** BEGIN PAGE EXCERPT **
One approach, if the mineral composition of a rock is known, is to use one of several theoretical models to calculate the thermal parameters of the rock. Experiments conducted on porous rocks filled with air or water have shown a clear correlation between thermal conductivity and quartz abundancy in the matrix. However, none of the existing literature provides reservoir rock parameters.


Another approach involves modelling thermal conduction around pores and through pore fluids to create parallel and serial systems that return appreciable results in terms of predictability when samples are saturated with only a single fluid, such as water, gas, or oil. Regarding this, a relationship between thermal conductivity (K) and solidity (Y), a porosity complement parameter (γ=1−φ), was observed by several researchers. For example, modern experiments found a linear relationship between thermal conductivity and the square of the solidity: γ=f(γ2). More recently, other researchers have focused on analyzing properties of saturated rocks, but these lack a systematic approach.


There is a need, therefore, for improved processes for characterizing reservoir formation parameters, notably water salinity and water saturation, using thermal characteristics, and directing downhole operations based on the characterized reservoir formation.
** END PAGE EXCERPT **
_TASK SET_
A. Determine whether each of the following statements agrees with the passage on thermal properties of reservoir rocks, answering yes or no and quoting the deciding words: (i) experiments on porous rocks filled with air or water showed a clear correlation between thermal conductivity and quartz abundance in the matrix; (ii) the existing literature provides reservoir rock parameters; (iii) recent analyses of saturated rocks follow a systematic approach.
B. Reproduce the part of the passage on thermal properties of reservoir rocks that opens with the words containing "One approach, if" and closes with "reservoir rock parameters.".
** BEGIN ROWS **
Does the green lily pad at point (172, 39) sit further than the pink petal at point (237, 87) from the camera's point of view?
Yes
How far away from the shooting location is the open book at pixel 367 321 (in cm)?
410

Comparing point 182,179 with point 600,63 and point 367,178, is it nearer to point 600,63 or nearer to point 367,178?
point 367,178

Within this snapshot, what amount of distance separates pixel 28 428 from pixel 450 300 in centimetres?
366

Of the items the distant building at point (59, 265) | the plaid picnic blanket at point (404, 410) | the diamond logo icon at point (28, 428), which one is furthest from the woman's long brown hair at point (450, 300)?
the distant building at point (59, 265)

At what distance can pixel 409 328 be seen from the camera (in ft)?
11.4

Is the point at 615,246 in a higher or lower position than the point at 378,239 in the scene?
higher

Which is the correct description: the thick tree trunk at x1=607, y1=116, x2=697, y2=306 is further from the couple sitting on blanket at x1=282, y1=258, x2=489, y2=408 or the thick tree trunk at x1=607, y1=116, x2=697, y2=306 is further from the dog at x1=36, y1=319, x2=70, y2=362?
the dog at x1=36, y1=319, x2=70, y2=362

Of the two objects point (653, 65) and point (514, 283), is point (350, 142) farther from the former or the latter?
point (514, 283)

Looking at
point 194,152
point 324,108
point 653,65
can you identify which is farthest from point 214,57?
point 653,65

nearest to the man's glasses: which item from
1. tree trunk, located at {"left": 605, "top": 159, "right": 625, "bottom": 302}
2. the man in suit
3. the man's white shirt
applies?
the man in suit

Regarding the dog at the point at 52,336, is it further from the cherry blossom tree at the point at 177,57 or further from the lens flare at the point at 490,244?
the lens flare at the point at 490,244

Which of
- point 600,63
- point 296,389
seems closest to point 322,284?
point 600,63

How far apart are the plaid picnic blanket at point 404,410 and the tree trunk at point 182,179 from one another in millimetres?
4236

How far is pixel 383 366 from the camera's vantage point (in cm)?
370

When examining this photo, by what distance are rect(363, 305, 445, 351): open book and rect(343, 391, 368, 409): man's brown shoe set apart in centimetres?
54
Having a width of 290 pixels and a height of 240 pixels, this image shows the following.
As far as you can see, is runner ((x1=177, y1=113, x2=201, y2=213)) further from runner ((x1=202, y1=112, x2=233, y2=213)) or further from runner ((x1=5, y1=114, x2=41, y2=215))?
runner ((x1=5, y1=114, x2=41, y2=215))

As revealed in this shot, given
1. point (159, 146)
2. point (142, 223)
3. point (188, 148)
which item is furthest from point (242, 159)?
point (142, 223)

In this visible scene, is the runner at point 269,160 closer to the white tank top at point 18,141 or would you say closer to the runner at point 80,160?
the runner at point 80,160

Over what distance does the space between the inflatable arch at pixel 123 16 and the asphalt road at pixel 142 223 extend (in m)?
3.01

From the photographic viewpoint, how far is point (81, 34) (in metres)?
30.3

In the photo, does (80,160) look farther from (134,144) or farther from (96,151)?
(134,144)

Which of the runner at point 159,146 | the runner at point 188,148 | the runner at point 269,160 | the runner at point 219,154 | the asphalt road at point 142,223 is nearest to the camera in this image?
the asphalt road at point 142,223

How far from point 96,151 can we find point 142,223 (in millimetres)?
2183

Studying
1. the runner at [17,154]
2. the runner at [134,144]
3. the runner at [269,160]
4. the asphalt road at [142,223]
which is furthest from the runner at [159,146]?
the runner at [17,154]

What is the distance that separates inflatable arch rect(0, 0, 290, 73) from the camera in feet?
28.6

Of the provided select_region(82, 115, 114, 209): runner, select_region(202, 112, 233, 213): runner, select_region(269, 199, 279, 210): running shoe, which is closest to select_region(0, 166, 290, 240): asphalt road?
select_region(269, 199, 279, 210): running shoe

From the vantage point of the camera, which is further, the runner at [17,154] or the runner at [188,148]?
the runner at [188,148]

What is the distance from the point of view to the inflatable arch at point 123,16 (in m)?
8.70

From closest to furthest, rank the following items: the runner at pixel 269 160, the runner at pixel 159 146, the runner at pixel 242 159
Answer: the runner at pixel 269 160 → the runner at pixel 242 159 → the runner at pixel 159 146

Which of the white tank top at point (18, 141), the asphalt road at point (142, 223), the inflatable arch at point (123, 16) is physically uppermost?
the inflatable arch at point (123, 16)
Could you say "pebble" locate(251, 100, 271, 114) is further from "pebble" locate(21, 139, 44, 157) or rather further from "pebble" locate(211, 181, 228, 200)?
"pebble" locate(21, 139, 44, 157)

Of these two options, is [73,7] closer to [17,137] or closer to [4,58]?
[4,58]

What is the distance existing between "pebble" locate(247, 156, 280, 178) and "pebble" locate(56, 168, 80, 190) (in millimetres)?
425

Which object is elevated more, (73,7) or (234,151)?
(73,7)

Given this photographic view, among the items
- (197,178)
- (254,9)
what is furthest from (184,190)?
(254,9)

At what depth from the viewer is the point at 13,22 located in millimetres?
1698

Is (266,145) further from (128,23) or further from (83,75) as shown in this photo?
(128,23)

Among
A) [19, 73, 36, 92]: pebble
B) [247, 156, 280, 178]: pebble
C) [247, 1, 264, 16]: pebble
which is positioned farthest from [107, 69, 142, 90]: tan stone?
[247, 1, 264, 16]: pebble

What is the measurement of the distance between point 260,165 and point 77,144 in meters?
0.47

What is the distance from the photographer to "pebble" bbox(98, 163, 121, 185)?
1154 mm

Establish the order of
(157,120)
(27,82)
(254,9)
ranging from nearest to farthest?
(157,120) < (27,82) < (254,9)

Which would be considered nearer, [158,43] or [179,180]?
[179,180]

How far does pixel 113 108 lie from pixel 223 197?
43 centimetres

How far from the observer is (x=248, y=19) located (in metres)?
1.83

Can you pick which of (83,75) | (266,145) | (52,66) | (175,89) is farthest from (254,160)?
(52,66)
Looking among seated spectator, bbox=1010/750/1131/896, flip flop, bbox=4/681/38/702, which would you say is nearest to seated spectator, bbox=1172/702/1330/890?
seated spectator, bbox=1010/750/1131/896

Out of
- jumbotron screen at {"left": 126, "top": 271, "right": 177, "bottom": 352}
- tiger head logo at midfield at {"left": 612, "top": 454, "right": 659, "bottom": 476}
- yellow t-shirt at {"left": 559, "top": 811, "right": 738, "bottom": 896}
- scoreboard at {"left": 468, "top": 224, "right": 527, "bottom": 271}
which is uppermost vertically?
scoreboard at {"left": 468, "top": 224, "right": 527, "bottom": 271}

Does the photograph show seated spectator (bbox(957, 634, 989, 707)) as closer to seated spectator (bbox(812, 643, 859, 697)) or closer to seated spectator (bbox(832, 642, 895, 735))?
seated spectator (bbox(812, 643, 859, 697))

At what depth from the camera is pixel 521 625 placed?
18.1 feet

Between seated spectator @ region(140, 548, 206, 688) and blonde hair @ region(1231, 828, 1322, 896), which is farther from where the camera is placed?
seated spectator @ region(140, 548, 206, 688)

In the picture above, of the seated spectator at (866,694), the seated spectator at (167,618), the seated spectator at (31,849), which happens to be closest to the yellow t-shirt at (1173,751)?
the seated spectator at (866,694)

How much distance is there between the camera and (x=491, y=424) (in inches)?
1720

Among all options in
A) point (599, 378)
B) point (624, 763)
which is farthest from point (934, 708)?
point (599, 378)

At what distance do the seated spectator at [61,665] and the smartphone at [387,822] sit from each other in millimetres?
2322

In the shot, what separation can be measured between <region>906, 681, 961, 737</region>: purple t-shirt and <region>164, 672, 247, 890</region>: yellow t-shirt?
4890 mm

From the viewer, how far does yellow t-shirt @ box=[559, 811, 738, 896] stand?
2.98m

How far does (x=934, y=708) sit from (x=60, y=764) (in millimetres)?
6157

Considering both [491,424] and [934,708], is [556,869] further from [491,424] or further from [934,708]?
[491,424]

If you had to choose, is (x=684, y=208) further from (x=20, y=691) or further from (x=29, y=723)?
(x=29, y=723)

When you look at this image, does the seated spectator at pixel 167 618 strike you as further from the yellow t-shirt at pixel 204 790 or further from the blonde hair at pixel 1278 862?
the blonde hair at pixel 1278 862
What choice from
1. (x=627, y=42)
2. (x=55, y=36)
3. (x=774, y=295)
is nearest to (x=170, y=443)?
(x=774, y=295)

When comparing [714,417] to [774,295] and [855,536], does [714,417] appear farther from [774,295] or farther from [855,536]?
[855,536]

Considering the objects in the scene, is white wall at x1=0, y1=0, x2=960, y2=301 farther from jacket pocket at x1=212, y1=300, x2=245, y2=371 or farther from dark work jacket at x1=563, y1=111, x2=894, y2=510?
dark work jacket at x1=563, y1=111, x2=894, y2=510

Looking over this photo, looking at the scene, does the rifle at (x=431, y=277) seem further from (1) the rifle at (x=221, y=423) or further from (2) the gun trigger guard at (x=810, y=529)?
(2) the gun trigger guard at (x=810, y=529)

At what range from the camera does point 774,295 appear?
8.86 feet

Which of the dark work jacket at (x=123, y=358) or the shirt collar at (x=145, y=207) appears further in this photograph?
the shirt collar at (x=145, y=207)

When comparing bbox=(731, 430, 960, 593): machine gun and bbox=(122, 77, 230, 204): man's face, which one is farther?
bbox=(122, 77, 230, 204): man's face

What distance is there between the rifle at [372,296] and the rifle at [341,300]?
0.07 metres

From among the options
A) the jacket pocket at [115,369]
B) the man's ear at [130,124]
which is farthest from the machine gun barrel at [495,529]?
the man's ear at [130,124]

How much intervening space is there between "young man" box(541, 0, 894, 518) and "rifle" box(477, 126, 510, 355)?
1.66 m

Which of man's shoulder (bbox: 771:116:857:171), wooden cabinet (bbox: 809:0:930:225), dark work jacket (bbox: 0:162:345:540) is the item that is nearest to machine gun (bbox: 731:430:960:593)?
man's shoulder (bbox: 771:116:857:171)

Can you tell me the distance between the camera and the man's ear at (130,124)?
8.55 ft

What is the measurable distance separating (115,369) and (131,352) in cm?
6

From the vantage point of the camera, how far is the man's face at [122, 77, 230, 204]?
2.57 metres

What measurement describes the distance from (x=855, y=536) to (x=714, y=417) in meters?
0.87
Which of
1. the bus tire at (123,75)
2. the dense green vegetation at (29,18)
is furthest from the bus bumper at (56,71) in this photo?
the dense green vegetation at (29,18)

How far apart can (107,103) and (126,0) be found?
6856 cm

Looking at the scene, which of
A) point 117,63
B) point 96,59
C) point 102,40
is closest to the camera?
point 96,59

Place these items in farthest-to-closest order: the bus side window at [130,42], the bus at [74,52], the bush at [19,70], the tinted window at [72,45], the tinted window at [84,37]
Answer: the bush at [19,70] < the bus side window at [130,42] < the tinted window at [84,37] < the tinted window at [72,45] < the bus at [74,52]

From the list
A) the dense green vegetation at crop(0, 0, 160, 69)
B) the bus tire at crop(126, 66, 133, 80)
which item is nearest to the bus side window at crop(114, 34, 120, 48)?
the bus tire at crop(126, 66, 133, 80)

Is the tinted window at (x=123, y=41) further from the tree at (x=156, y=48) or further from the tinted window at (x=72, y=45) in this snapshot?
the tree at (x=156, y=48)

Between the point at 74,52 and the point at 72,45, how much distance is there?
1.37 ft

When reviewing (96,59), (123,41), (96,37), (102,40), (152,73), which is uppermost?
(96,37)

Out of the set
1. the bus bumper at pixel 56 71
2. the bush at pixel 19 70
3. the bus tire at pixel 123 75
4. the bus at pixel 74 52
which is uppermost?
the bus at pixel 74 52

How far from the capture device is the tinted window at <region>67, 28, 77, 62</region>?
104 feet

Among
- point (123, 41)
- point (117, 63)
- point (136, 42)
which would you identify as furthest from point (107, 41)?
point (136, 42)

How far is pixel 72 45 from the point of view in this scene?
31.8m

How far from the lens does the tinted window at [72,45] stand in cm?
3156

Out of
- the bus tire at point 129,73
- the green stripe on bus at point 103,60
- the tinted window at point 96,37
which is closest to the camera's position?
** END ROWS **
_ANSWERS FOR THIS EXERCISE_
A.
(i) Yes: "Experiments conducted on porous rocks filled with air or water have shown a clear correlation between thermal conductivity and quartz abundancy in the matrix."
(ii) No: "none of the existing literature provides reservoir rock parameters."
(iii) No: "but these lack a systematic approach."

B.
One approach, if the mineral composition of a rock is known, is to use one of several theoretical models to calculate the thermal parameters of the rock. Experiments conducted on porous rocks filled with air or water have shown a clear correlation between thermal conductivity and quartz abundancy in the matrix. However, none of the existing literature provides reservoir rock parameters.